We use a 70:30 Training:Test partitions on the datasets. We also remove the following fields from the dataframe - WAE ID (it is an id column), District (it is contained within Block), Village (too many distinct values), Business (too many combinations) and Digital_Score (since we will use the category as target now).
library(caret)
## Loading required package: ggplot2
## Loading required package: lattice
survey_data <- subset(survey_data , select = -c (1,2,4,16,23))
inTrain <- createDataPartition(y=survey_data$Digital_Score_Category, p=0.70, list=FALSE)
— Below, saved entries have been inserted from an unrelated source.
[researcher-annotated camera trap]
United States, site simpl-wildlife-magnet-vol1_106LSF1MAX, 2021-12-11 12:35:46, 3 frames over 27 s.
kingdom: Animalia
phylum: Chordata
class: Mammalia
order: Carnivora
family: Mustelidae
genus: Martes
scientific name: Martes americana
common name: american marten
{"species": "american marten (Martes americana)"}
training <- survey_data[inTrain , ]
modelFit <- train(Digital_Score_Category ~ ., method = "rf", data = training, trControl = trainControl(method = "cv"), number = 5)
modelFit$results
## mtry Accuracy Kappa AccuracySD KappaSD
## 1 2 0.2578571 -0.05518595 0.11668545 0.15407692
## 2 23 0.3038095 0.04301708 0.07700563 0.09653444
## 3 45 0.2807326 0.00908776 0.06828404 0.09545889
testing <- survey_data[-inTrain , ]
test_Digital_Score_Category <- predict (modelFit, newdata = testing )
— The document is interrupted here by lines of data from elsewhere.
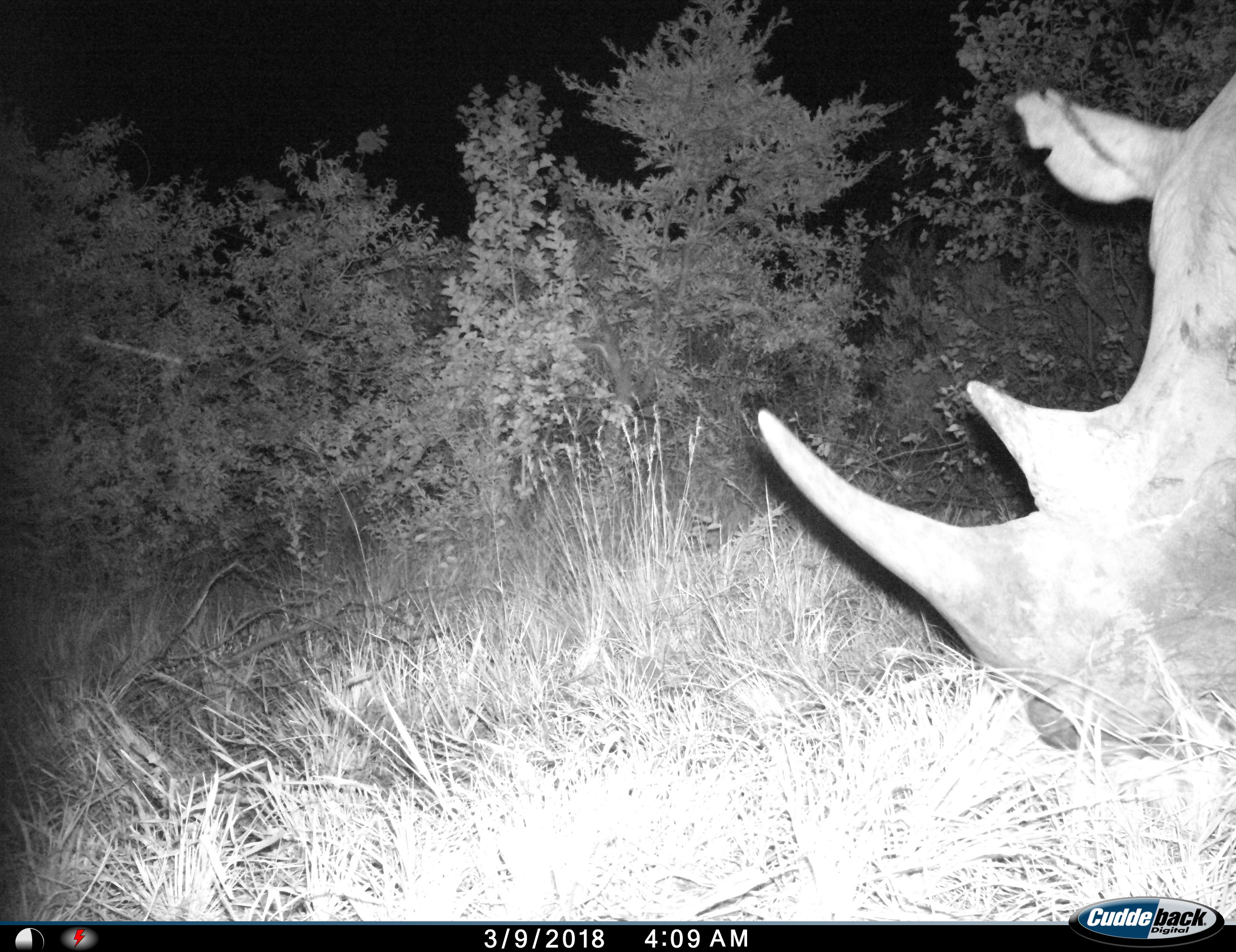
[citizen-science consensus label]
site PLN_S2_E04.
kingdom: Animalia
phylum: Chordata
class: Mammalia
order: Perissodactyla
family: Rhinocerotidae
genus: Ceratotherium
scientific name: Ceratotherium simum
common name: white rhinoceros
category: rhinoceroswhite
Rhinoceroswhite (white rhinoceros) (Ceratotherium simum), count 1. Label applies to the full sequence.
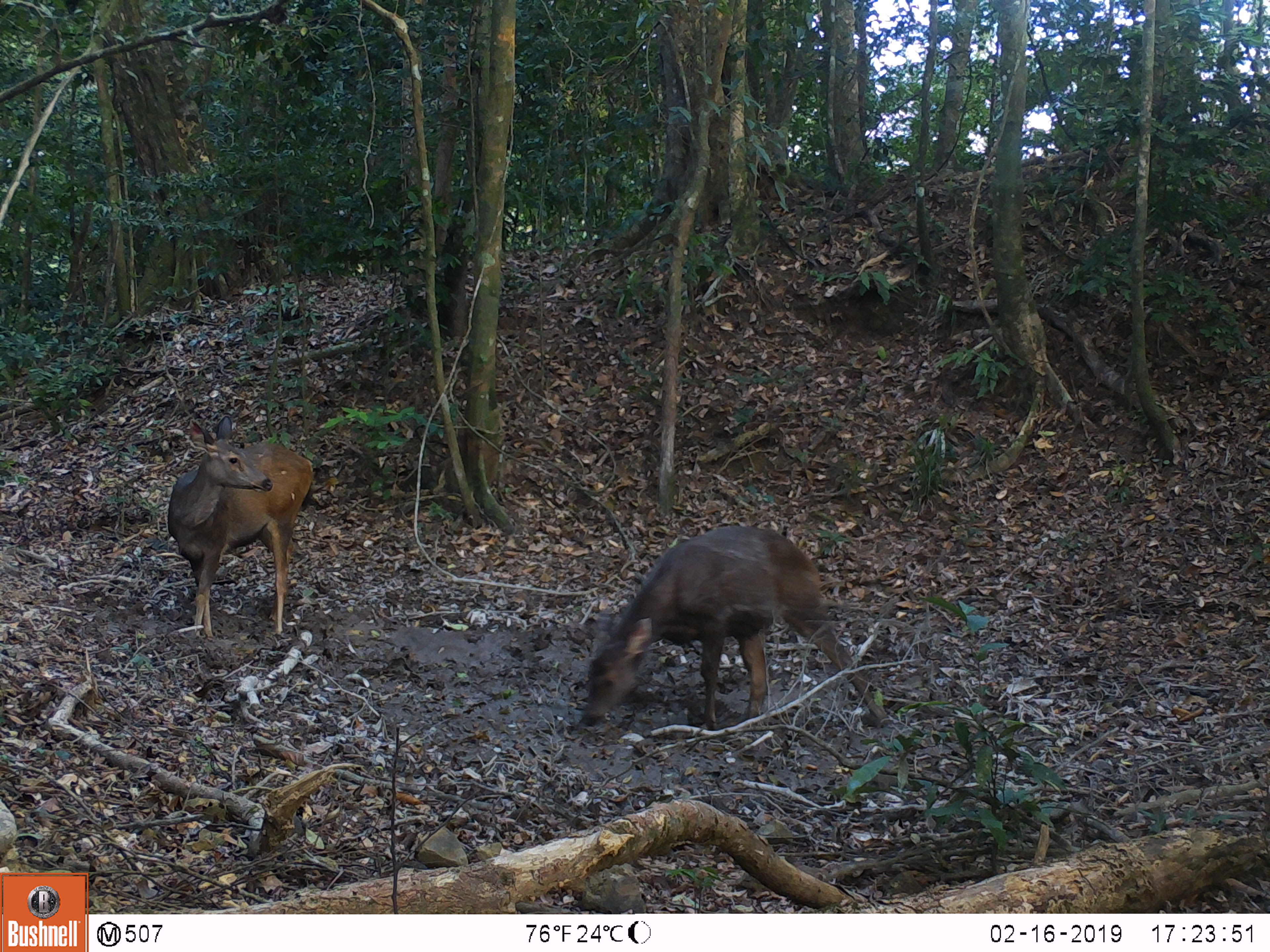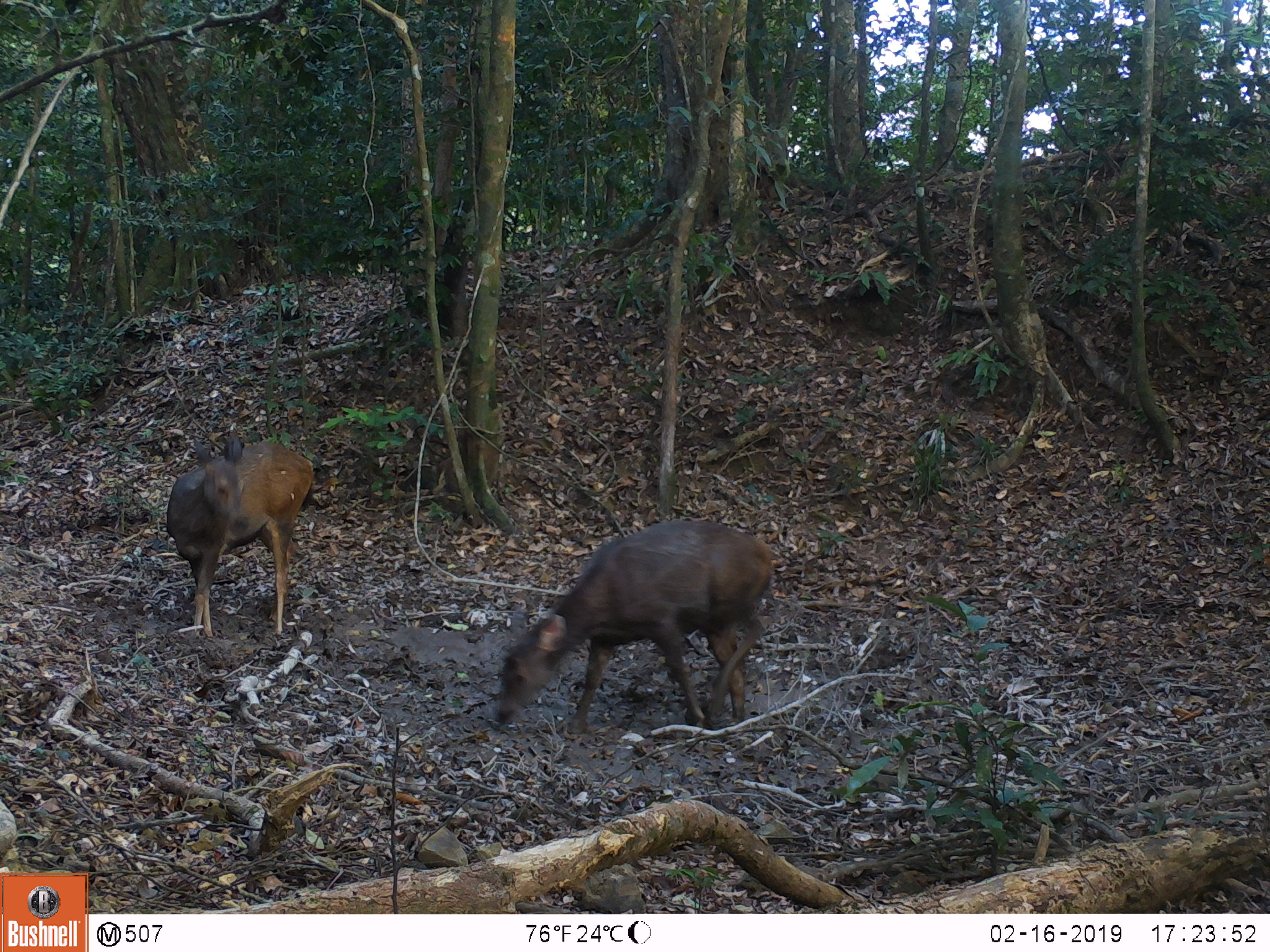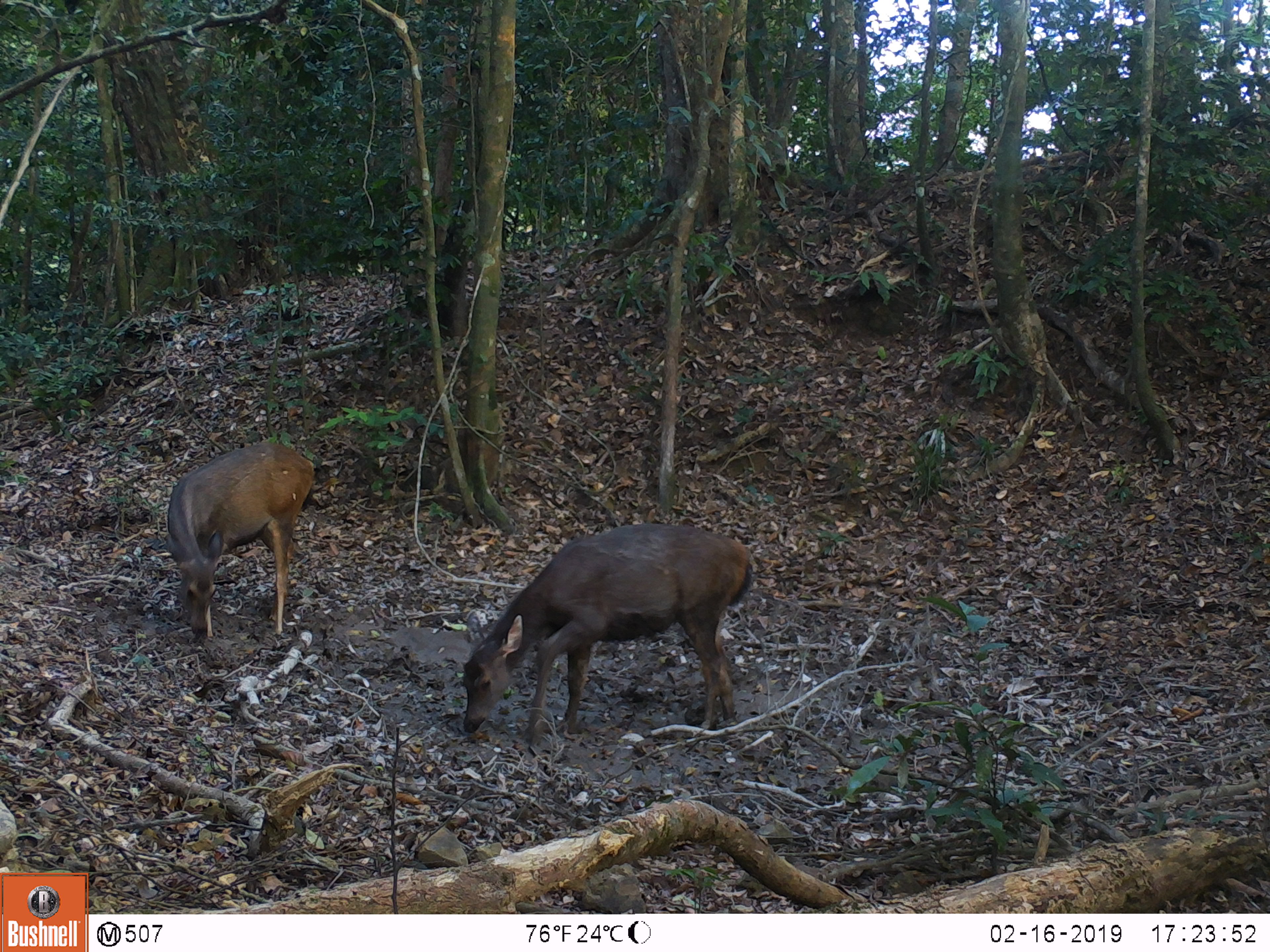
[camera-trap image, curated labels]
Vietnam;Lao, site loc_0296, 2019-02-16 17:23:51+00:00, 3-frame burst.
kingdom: Animalia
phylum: Chordata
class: Mammalia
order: Artiodactyla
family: Cervidae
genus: Rusa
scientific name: Rusa unicolor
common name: sambar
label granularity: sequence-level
confusionMatrix(testing$Digital_Score_Category, test_Digital_Score_Category )
## Confusion Matrix and Statistics
##
## Reference
## Prediction Between 10 and 15 Between 15 and 20 Between 20 and 25
## Between 10 and 15 2 5 3
## Between 15 and 20 4 7 5
## Between 20 and 25 2 7 8
## Less than 10 1 3 2
## More than 25 1 4 0
## Reference
## Prediction Less than 10 More than 25
## Between 10 and 15 0 0
## Between 15 and 20 0 1
## Between 20 and 25 0 0
## Less than 10 0 0
## More than 25 0 0
##
## Overall Statistics
##
## Accuracy : 0.3091
## 95% CI : (0.1914, 0.4481)
## No Information Rate : 0.4727
## P-Value [Acc > NIR] : 0.9954
##
## Kappa : 0.0378
##
## Mcnemar's Test P-Value : NA
##
## Statistics by Class:
##
## Class: Between 10 and 15 Class: Between 15 and 20
## Sensitivity 0.20000 0.2692
## Specificity 0.82222 0.6552
## Pos Pred Value 0.20000 0.4118
## Neg Pred Value 0.82222 0.5000
## Prevalence 0.18182 0.4727
## Detection Rate 0.03636 0.1273
## Detection Prevalence 0.18182 0.3091
## Balanced Accuracy 0.51111 0.4622
## Class: Between 20 and 25 Class: Less than 10
## Sensitivity 0.4444 NA
## Specificity 0.7568 0.8909
## Pos Pred Value 0.4706 NA
## Neg Pred Value 0.7368 NA
## Prevalence 0.3273 0.0000
## Detection Rate 0.1455 0.0000
## Detection Prevalence 0.3091 0.1091
## Balanced Accuracy 0.6006 NA
## Class: More than 25
## Sensitivity 0.00000
## Specificity 0.90741
## Pos Pred Value 0.00000
## Neg Pred Value 0.98000
## Prevalence 0.01818
## Detection Rate 0.00000
## Detection Prevalence 0.09091
## Balanced Accuracy 0.45370
The accuracy from Random Forest is approx.30%.